Reservoir Sampling

Goal : Choose a sample of $k$ items from a list $S$ containing $n$ items, where $n$ is either unknown or very large. For instance, a stream of numbers coming in.

Lets start with the procedure and then prove why this correct.

1. Keep the first k items in an array (we call this a reservoir)
2. When the $i^{th}$ item arrives, $i > k$
   1. With the probability $k/i$, keep the new item, discarding an old one selected uniformly at random from the reservoir.
   2. With probability $1-k/i$, reject this new item.

Now, lets take an example and work out this math, Lets take k = 10

1. For the first $10$ items, add them to the reservoir with probability $1$
2. When the $11^{th}$ item comes, it is
   • added to the reservoir with probability $10/11$
   • Now, what is the probability of an item $I$ which was already present in the reservoir when the $11^{th}$ item came ?

$p_{required} = $ (the 11th element is chosen and it replaces an element other than $I$ ) or (the 11th element is rejected) \begin{align} &= 10/11 * 9/10 +(1-10/11) \\ &= 9/11+1/11 \\ &= 10/11 \end{align}

So, all the elements in the reservoir stay with the probability of $10/11$ Lets work out what happens when the $12^{th}$ element comes.

1. It is added to reservoir with probability $10/12$
2. What is the probability that element $I$ (which was present in the reservoir)" will stay ?

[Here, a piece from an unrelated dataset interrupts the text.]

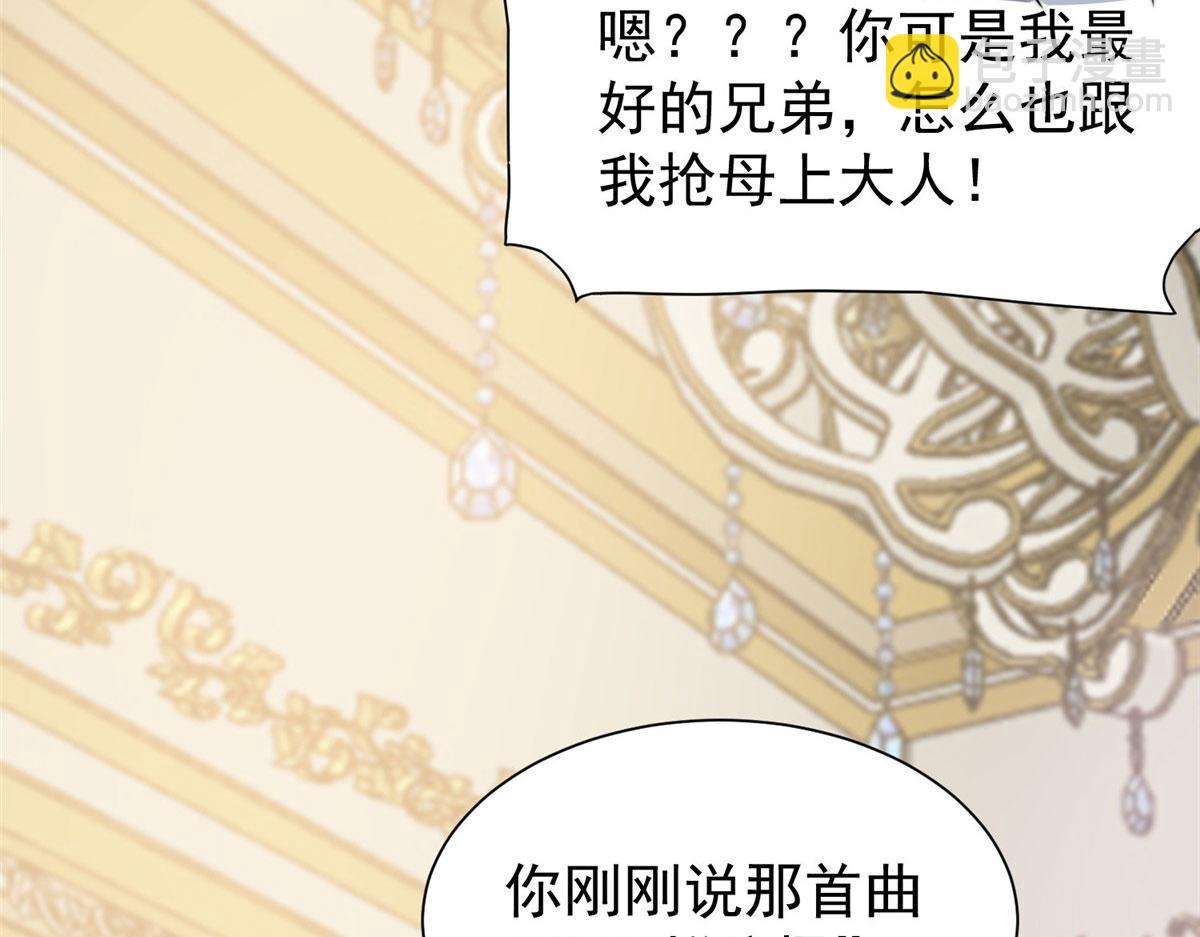 08 好白，想占为己有31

   • $= 10/11 * ( 10/12 * 9/10 + (1-10/12) )$

   • $= 10/11 ( 9/12 + 2/12) = 10/11 * 11/12 = 10/12 $

The $10/11$ factor in the above equation comes from the previous round. Thus, all elements in the reservoir have a probability of $10/12$.

How do we code this up ?
Input: Elements S[1..n], we want to sample k elements where $k << n$

1. Allocate reservoir $R$ of size $k$
2. for $i$ = $1$ to $k$
   $R[i] = S[i]$
3. For $i = k + 1$ to n
   $j$ = $random(1,i)$ // inclusive
   if $j <= k$
   $R[j] = S[i]$

Lets see how this code is equivalent to what we computed earlier, in an inductive way.

1. Lets assume after round $i - 1$, each element in the reservoir stays with the probability $k/(i-1)$
2. For round i, we have
   1. New element stays with probability $k/i$
   2. Old element stays with probability :
      $= \frac{k}{i - 1} (\frac{k}{i} * \frac{k - 1}{k} + (1 - \frac{k}{i}))$
      $= \frac{k}{i-1}\frac{i-1}{i} $
      $= \frac{k}{i} $ as required

Reservoir sampling with random sort

1. Assign a random number as a key to each item
2. Sort these items and maintain k items with minimum key values

This can be easily implemented using a heap.

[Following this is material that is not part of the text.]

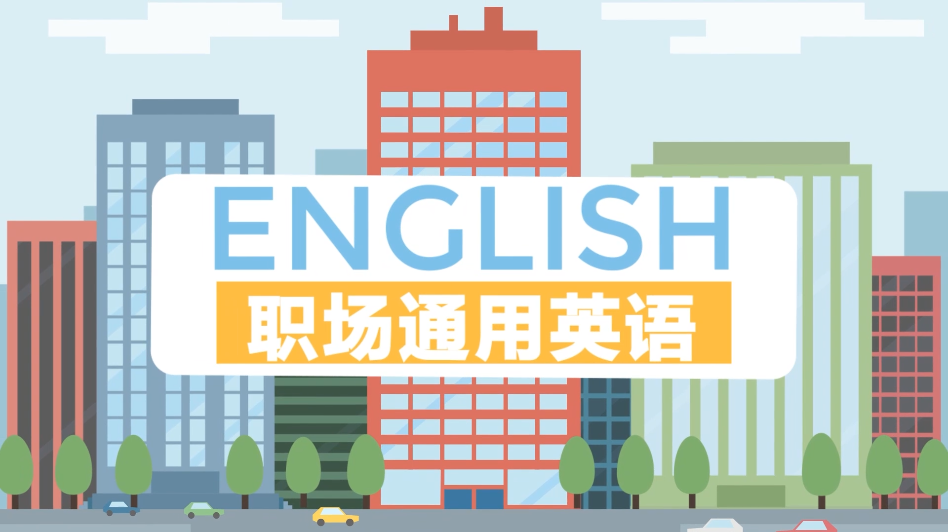 职场通用英语课程封面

Distributed Reservoir Sampling

• What if we have huge amounts of data? It is desirable to distributed sampling tasks among many machines in parallel
• A Simple approach: Distributed sort with a random key like above and pick top k elements .

But this is too costly.

Instead, we

1. Distribute data among m machines
2. Each machine $c$ does its own sampling using a random key and produces a sample of size <= $k$ items
3. Collect all samples $n^{'} <= mk$
4. Sample $k$ items from these $n^{'}$ items using the same random key

If we want to associate a weight $W_i$ with each item, then the random key can be scaled as $r^{1/w_i}$. That is, higher the weight bigger the key.